Une arche emblématique marque l’entrée d’une rue du quartier d’Aïn Chock à Casablanca, témoin d’un patrimoine urbain hérité des années 1940. (S.Bouchrit/Le360)

Le 12/03/2026 à 15h58

VidéoArches majestueuses, portes anciennes et alignements d’échoppes d’adouls: à Aïn Chock, l’architecture raconte une page méconnue de l’histoire de Casablanca. Héritage urbain né dans les années 1940, ce quartier emblématique tente aujourd’hui de préserver son identité face aux mutations rapides de la métropole.

Sous les murs d’Aïn Chock, le temps semble suspendu. Entre arches caractéristiques et portes chargées d’histoire, ce quartier emblématique de Casablanca, né dans les années 1940, dépasse le simple statut d’espace urbain pour s’imposer comme un véritable patrimoine vivant. Dans ce nouvel épisode de «Casa: des sites, une mémoire», immersion dans ce joyau architectural qui tente aujourd’hui de préserver son identité face aux mutations de l’urbanisme contemporain.

Accompagnés de l’historien Rabie Makboul, nous revenons sur l’importance historique de Aïn Chock dans la mémoire casablancaise. Connu successivement sous les appellations de «Mosquée Al Atiq», puis «Quartier Aïn Chock» et enfin «Le Hammam», cet espace a largement contribué à la notoriété de la zone. Loin d’être un quartier de construction récente, il s’inscrit dans la continuité du développement urbain de Casablanca, dont les racines remontent aux années 1940 et 1950.

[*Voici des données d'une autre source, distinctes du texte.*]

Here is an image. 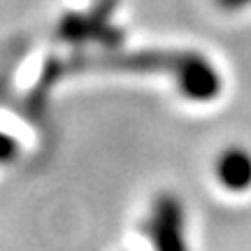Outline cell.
Segmentation results:
<instances>
[{
  "label": "cell",
  "mask_w": 251,
  "mask_h": 251,
  "mask_svg": "<svg viewBox=\"0 0 251 251\" xmlns=\"http://www.w3.org/2000/svg\"><path fill=\"white\" fill-rule=\"evenodd\" d=\"M177 72V86L186 98L196 102L212 100L221 93V77L214 65L198 54H184L175 63Z\"/></svg>",
  "instance_id": "2"
},
{
  "label": "cell",
  "mask_w": 251,
  "mask_h": 251,
  "mask_svg": "<svg viewBox=\"0 0 251 251\" xmlns=\"http://www.w3.org/2000/svg\"><path fill=\"white\" fill-rule=\"evenodd\" d=\"M147 237L156 251H188L184 235V207L175 193H161L147 219Z\"/></svg>",
  "instance_id": "1"
},
{
  "label": "cell",
  "mask_w": 251,
  "mask_h": 251,
  "mask_svg": "<svg viewBox=\"0 0 251 251\" xmlns=\"http://www.w3.org/2000/svg\"><path fill=\"white\" fill-rule=\"evenodd\" d=\"M214 175L216 181L233 193L251 188V151L244 147H237V144L226 147L216 156Z\"/></svg>",
  "instance_id": "3"
},
{
  "label": "cell",
  "mask_w": 251,
  "mask_h": 251,
  "mask_svg": "<svg viewBox=\"0 0 251 251\" xmlns=\"http://www.w3.org/2000/svg\"><path fill=\"white\" fill-rule=\"evenodd\" d=\"M214 5L224 12H240L251 5V0H214Z\"/></svg>",
  "instance_id": "5"
},
{
  "label": "cell",
  "mask_w": 251,
  "mask_h": 251,
  "mask_svg": "<svg viewBox=\"0 0 251 251\" xmlns=\"http://www.w3.org/2000/svg\"><path fill=\"white\" fill-rule=\"evenodd\" d=\"M14 153H17V144H14V140L0 133V163L12 161V156H14Z\"/></svg>",
  "instance_id": "4"
}]
</instances>
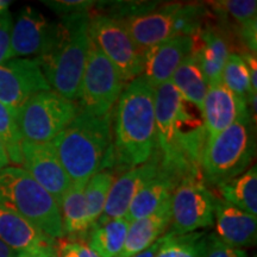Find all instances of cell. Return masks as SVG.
I'll return each mask as SVG.
<instances>
[{"label": "cell", "instance_id": "14", "mask_svg": "<svg viewBox=\"0 0 257 257\" xmlns=\"http://www.w3.org/2000/svg\"><path fill=\"white\" fill-rule=\"evenodd\" d=\"M160 170V157H156L155 154L148 162L130 168L119 178L115 179L108 192L104 211L95 225H102L118 218H125L135 195L148 181L155 178Z\"/></svg>", "mask_w": 257, "mask_h": 257}, {"label": "cell", "instance_id": "23", "mask_svg": "<svg viewBox=\"0 0 257 257\" xmlns=\"http://www.w3.org/2000/svg\"><path fill=\"white\" fill-rule=\"evenodd\" d=\"M63 232L70 237L88 234L92 229L87 204L85 198V186L73 185L67 191L60 206Z\"/></svg>", "mask_w": 257, "mask_h": 257}, {"label": "cell", "instance_id": "11", "mask_svg": "<svg viewBox=\"0 0 257 257\" xmlns=\"http://www.w3.org/2000/svg\"><path fill=\"white\" fill-rule=\"evenodd\" d=\"M51 89L35 59H11L0 64V102L15 115L32 95Z\"/></svg>", "mask_w": 257, "mask_h": 257}, {"label": "cell", "instance_id": "42", "mask_svg": "<svg viewBox=\"0 0 257 257\" xmlns=\"http://www.w3.org/2000/svg\"><path fill=\"white\" fill-rule=\"evenodd\" d=\"M0 11H2V10H0Z\"/></svg>", "mask_w": 257, "mask_h": 257}, {"label": "cell", "instance_id": "41", "mask_svg": "<svg viewBox=\"0 0 257 257\" xmlns=\"http://www.w3.org/2000/svg\"><path fill=\"white\" fill-rule=\"evenodd\" d=\"M56 257H62V256H60V255H59V252H57V256H56Z\"/></svg>", "mask_w": 257, "mask_h": 257}, {"label": "cell", "instance_id": "30", "mask_svg": "<svg viewBox=\"0 0 257 257\" xmlns=\"http://www.w3.org/2000/svg\"><path fill=\"white\" fill-rule=\"evenodd\" d=\"M0 141L4 146L10 163L16 167L23 165V137L19 131L15 115L10 112L6 106L0 102Z\"/></svg>", "mask_w": 257, "mask_h": 257}, {"label": "cell", "instance_id": "28", "mask_svg": "<svg viewBox=\"0 0 257 257\" xmlns=\"http://www.w3.org/2000/svg\"><path fill=\"white\" fill-rule=\"evenodd\" d=\"M221 83L240 100L249 104L250 99L257 95L250 83L248 67L240 54L231 53L221 73Z\"/></svg>", "mask_w": 257, "mask_h": 257}, {"label": "cell", "instance_id": "5", "mask_svg": "<svg viewBox=\"0 0 257 257\" xmlns=\"http://www.w3.org/2000/svg\"><path fill=\"white\" fill-rule=\"evenodd\" d=\"M0 200L53 239L64 236L62 218L56 201L22 167L0 170Z\"/></svg>", "mask_w": 257, "mask_h": 257}, {"label": "cell", "instance_id": "26", "mask_svg": "<svg viewBox=\"0 0 257 257\" xmlns=\"http://www.w3.org/2000/svg\"><path fill=\"white\" fill-rule=\"evenodd\" d=\"M128 225L126 218L95 225L89 230L86 244L100 257H115L123 249Z\"/></svg>", "mask_w": 257, "mask_h": 257}, {"label": "cell", "instance_id": "34", "mask_svg": "<svg viewBox=\"0 0 257 257\" xmlns=\"http://www.w3.org/2000/svg\"><path fill=\"white\" fill-rule=\"evenodd\" d=\"M14 18L9 9L0 11V64L10 60V44Z\"/></svg>", "mask_w": 257, "mask_h": 257}, {"label": "cell", "instance_id": "10", "mask_svg": "<svg viewBox=\"0 0 257 257\" xmlns=\"http://www.w3.org/2000/svg\"><path fill=\"white\" fill-rule=\"evenodd\" d=\"M216 197L199 176L180 180L172 195L170 233L186 234L214 224Z\"/></svg>", "mask_w": 257, "mask_h": 257}, {"label": "cell", "instance_id": "16", "mask_svg": "<svg viewBox=\"0 0 257 257\" xmlns=\"http://www.w3.org/2000/svg\"><path fill=\"white\" fill-rule=\"evenodd\" d=\"M201 115L207 140L223 133L239 118L251 117L248 104L237 98L223 83L208 86Z\"/></svg>", "mask_w": 257, "mask_h": 257}, {"label": "cell", "instance_id": "24", "mask_svg": "<svg viewBox=\"0 0 257 257\" xmlns=\"http://www.w3.org/2000/svg\"><path fill=\"white\" fill-rule=\"evenodd\" d=\"M220 199L257 216V168L250 167L236 178L216 185Z\"/></svg>", "mask_w": 257, "mask_h": 257}, {"label": "cell", "instance_id": "22", "mask_svg": "<svg viewBox=\"0 0 257 257\" xmlns=\"http://www.w3.org/2000/svg\"><path fill=\"white\" fill-rule=\"evenodd\" d=\"M176 185V180L161 169L159 174L148 181L135 195L125 216L128 223L155 213L172 198Z\"/></svg>", "mask_w": 257, "mask_h": 257}, {"label": "cell", "instance_id": "9", "mask_svg": "<svg viewBox=\"0 0 257 257\" xmlns=\"http://www.w3.org/2000/svg\"><path fill=\"white\" fill-rule=\"evenodd\" d=\"M89 36L125 82L142 75L143 51L136 46L120 21L100 14L91 16Z\"/></svg>", "mask_w": 257, "mask_h": 257}, {"label": "cell", "instance_id": "15", "mask_svg": "<svg viewBox=\"0 0 257 257\" xmlns=\"http://www.w3.org/2000/svg\"><path fill=\"white\" fill-rule=\"evenodd\" d=\"M194 38L175 36L143 51L142 78L153 88L172 80L179 66L193 53Z\"/></svg>", "mask_w": 257, "mask_h": 257}, {"label": "cell", "instance_id": "1", "mask_svg": "<svg viewBox=\"0 0 257 257\" xmlns=\"http://www.w3.org/2000/svg\"><path fill=\"white\" fill-rule=\"evenodd\" d=\"M172 82L155 88V121L161 169L178 176H199L206 143L204 125L192 114Z\"/></svg>", "mask_w": 257, "mask_h": 257}, {"label": "cell", "instance_id": "31", "mask_svg": "<svg viewBox=\"0 0 257 257\" xmlns=\"http://www.w3.org/2000/svg\"><path fill=\"white\" fill-rule=\"evenodd\" d=\"M212 8L221 16H229L238 24V28L257 22L256 0H220L212 2Z\"/></svg>", "mask_w": 257, "mask_h": 257}, {"label": "cell", "instance_id": "33", "mask_svg": "<svg viewBox=\"0 0 257 257\" xmlns=\"http://www.w3.org/2000/svg\"><path fill=\"white\" fill-rule=\"evenodd\" d=\"M205 257H248L245 250L233 248L220 240L214 233L207 234Z\"/></svg>", "mask_w": 257, "mask_h": 257}, {"label": "cell", "instance_id": "6", "mask_svg": "<svg viewBox=\"0 0 257 257\" xmlns=\"http://www.w3.org/2000/svg\"><path fill=\"white\" fill-rule=\"evenodd\" d=\"M251 117H243L206 140L201 155V168L208 181L218 185L245 172L255 154Z\"/></svg>", "mask_w": 257, "mask_h": 257}, {"label": "cell", "instance_id": "4", "mask_svg": "<svg viewBox=\"0 0 257 257\" xmlns=\"http://www.w3.org/2000/svg\"><path fill=\"white\" fill-rule=\"evenodd\" d=\"M91 16L88 11L61 17L53 44L37 57L50 88L76 102L91 44Z\"/></svg>", "mask_w": 257, "mask_h": 257}, {"label": "cell", "instance_id": "19", "mask_svg": "<svg viewBox=\"0 0 257 257\" xmlns=\"http://www.w3.org/2000/svg\"><path fill=\"white\" fill-rule=\"evenodd\" d=\"M0 240L17 253L56 246V239L44 234L3 200H0Z\"/></svg>", "mask_w": 257, "mask_h": 257}, {"label": "cell", "instance_id": "29", "mask_svg": "<svg viewBox=\"0 0 257 257\" xmlns=\"http://www.w3.org/2000/svg\"><path fill=\"white\" fill-rule=\"evenodd\" d=\"M114 180L115 176L110 169H101L93 175L85 186L86 204H87L88 217L92 227L104 211L108 192Z\"/></svg>", "mask_w": 257, "mask_h": 257}, {"label": "cell", "instance_id": "7", "mask_svg": "<svg viewBox=\"0 0 257 257\" xmlns=\"http://www.w3.org/2000/svg\"><path fill=\"white\" fill-rule=\"evenodd\" d=\"M79 111L78 102L48 89L32 95L19 108L16 121L24 141L48 143L75 118Z\"/></svg>", "mask_w": 257, "mask_h": 257}, {"label": "cell", "instance_id": "37", "mask_svg": "<svg viewBox=\"0 0 257 257\" xmlns=\"http://www.w3.org/2000/svg\"><path fill=\"white\" fill-rule=\"evenodd\" d=\"M57 256V245L50 246V248L36 250V251L18 253L16 257H56Z\"/></svg>", "mask_w": 257, "mask_h": 257}, {"label": "cell", "instance_id": "18", "mask_svg": "<svg viewBox=\"0 0 257 257\" xmlns=\"http://www.w3.org/2000/svg\"><path fill=\"white\" fill-rule=\"evenodd\" d=\"M216 236L233 248H249L256 244L257 218L216 198L214 204Z\"/></svg>", "mask_w": 257, "mask_h": 257}, {"label": "cell", "instance_id": "25", "mask_svg": "<svg viewBox=\"0 0 257 257\" xmlns=\"http://www.w3.org/2000/svg\"><path fill=\"white\" fill-rule=\"evenodd\" d=\"M170 82L175 86L185 101L202 112L208 86L199 67L197 57L193 55V53L180 64L173 74Z\"/></svg>", "mask_w": 257, "mask_h": 257}, {"label": "cell", "instance_id": "20", "mask_svg": "<svg viewBox=\"0 0 257 257\" xmlns=\"http://www.w3.org/2000/svg\"><path fill=\"white\" fill-rule=\"evenodd\" d=\"M193 38V55L197 57L207 86L221 83V73L231 54L224 31L216 27H204Z\"/></svg>", "mask_w": 257, "mask_h": 257}, {"label": "cell", "instance_id": "38", "mask_svg": "<svg viewBox=\"0 0 257 257\" xmlns=\"http://www.w3.org/2000/svg\"><path fill=\"white\" fill-rule=\"evenodd\" d=\"M162 238H163V236L161 237L160 239H157L155 243L152 244L149 248L143 250L142 252L137 253V255H135L134 257H156V253H157V251H159L161 243H162Z\"/></svg>", "mask_w": 257, "mask_h": 257}, {"label": "cell", "instance_id": "36", "mask_svg": "<svg viewBox=\"0 0 257 257\" xmlns=\"http://www.w3.org/2000/svg\"><path fill=\"white\" fill-rule=\"evenodd\" d=\"M243 60L245 62L246 67H248L249 75H250V83H251V87L253 91L257 92V60H256V54L252 53H243Z\"/></svg>", "mask_w": 257, "mask_h": 257}, {"label": "cell", "instance_id": "2", "mask_svg": "<svg viewBox=\"0 0 257 257\" xmlns=\"http://www.w3.org/2000/svg\"><path fill=\"white\" fill-rule=\"evenodd\" d=\"M112 120V154L118 165L134 168L157 153L155 88L142 76L126 83Z\"/></svg>", "mask_w": 257, "mask_h": 257}, {"label": "cell", "instance_id": "21", "mask_svg": "<svg viewBox=\"0 0 257 257\" xmlns=\"http://www.w3.org/2000/svg\"><path fill=\"white\" fill-rule=\"evenodd\" d=\"M172 220V198L150 216L131 221L124 246L115 257H134L165 236Z\"/></svg>", "mask_w": 257, "mask_h": 257}, {"label": "cell", "instance_id": "27", "mask_svg": "<svg viewBox=\"0 0 257 257\" xmlns=\"http://www.w3.org/2000/svg\"><path fill=\"white\" fill-rule=\"evenodd\" d=\"M207 234L202 231L174 234L167 232L156 257H205Z\"/></svg>", "mask_w": 257, "mask_h": 257}, {"label": "cell", "instance_id": "3", "mask_svg": "<svg viewBox=\"0 0 257 257\" xmlns=\"http://www.w3.org/2000/svg\"><path fill=\"white\" fill-rule=\"evenodd\" d=\"M112 117L113 112L94 115L80 110L50 142L73 185L86 186L99 170L107 168L112 154Z\"/></svg>", "mask_w": 257, "mask_h": 257}, {"label": "cell", "instance_id": "39", "mask_svg": "<svg viewBox=\"0 0 257 257\" xmlns=\"http://www.w3.org/2000/svg\"><path fill=\"white\" fill-rule=\"evenodd\" d=\"M18 253L0 240V257H16Z\"/></svg>", "mask_w": 257, "mask_h": 257}, {"label": "cell", "instance_id": "13", "mask_svg": "<svg viewBox=\"0 0 257 257\" xmlns=\"http://www.w3.org/2000/svg\"><path fill=\"white\" fill-rule=\"evenodd\" d=\"M22 168L27 170L35 181L49 193L60 207L64 194L72 186V181L61 165L51 143H35L24 141L22 146Z\"/></svg>", "mask_w": 257, "mask_h": 257}, {"label": "cell", "instance_id": "12", "mask_svg": "<svg viewBox=\"0 0 257 257\" xmlns=\"http://www.w3.org/2000/svg\"><path fill=\"white\" fill-rule=\"evenodd\" d=\"M57 32V23H53L31 6L18 12L12 23L10 60L40 57L53 44Z\"/></svg>", "mask_w": 257, "mask_h": 257}, {"label": "cell", "instance_id": "35", "mask_svg": "<svg viewBox=\"0 0 257 257\" xmlns=\"http://www.w3.org/2000/svg\"><path fill=\"white\" fill-rule=\"evenodd\" d=\"M57 252L62 257H100L87 244L82 242L63 243L60 248H57Z\"/></svg>", "mask_w": 257, "mask_h": 257}, {"label": "cell", "instance_id": "40", "mask_svg": "<svg viewBox=\"0 0 257 257\" xmlns=\"http://www.w3.org/2000/svg\"><path fill=\"white\" fill-rule=\"evenodd\" d=\"M10 165V160L8 157V154H6V150L4 146H3L2 141H0V170L5 167H8Z\"/></svg>", "mask_w": 257, "mask_h": 257}, {"label": "cell", "instance_id": "8", "mask_svg": "<svg viewBox=\"0 0 257 257\" xmlns=\"http://www.w3.org/2000/svg\"><path fill=\"white\" fill-rule=\"evenodd\" d=\"M125 86L115 67L91 40L80 87V110L94 115L111 113Z\"/></svg>", "mask_w": 257, "mask_h": 257}, {"label": "cell", "instance_id": "17", "mask_svg": "<svg viewBox=\"0 0 257 257\" xmlns=\"http://www.w3.org/2000/svg\"><path fill=\"white\" fill-rule=\"evenodd\" d=\"M181 3L160 5L153 11L120 21L136 46L146 51L156 44L174 37L175 15Z\"/></svg>", "mask_w": 257, "mask_h": 257}, {"label": "cell", "instance_id": "32", "mask_svg": "<svg viewBox=\"0 0 257 257\" xmlns=\"http://www.w3.org/2000/svg\"><path fill=\"white\" fill-rule=\"evenodd\" d=\"M50 10H53L60 17L69 16L80 12H88L93 8L95 2L89 0H54V2H43Z\"/></svg>", "mask_w": 257, "mask_h": 257}]
</instances>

«Le visiteur de Aïn Chock découvre un tissu urbain où l’architecture intègre la dimension religieuse et sociale dans la conception de l’habitat. Cette identité se manifeste notamment à travers les arches monumentales qui marquent l’entrée des ruelles, la diversité des portes traditionnelles conçues pour préserver l’intimité des habitations, ou encore les échoppes des adouls, alignées selon une organisation ancienne et conservant encore aujourd’hui leur architecture et leurs portes authentiques», explique l’historien.

Malgré cette richesse patrimoniale, le quartier souffre aujourd’hui d’un manque de valorisation. Si l’empreinte de l’histoire demeure visible dans ses ruelles et ses façades, Aïn Chock fait face à une dégradation progressive de certains espaces et à une prise de conscience encore limitée de sa valeur historique. Entre négligence et transformations urbaines, ces lieux emblématiques vivent désormais une réalité contrastée avec le rôle majeur qu’ils occupent dans la mémoire collective de Casablanca.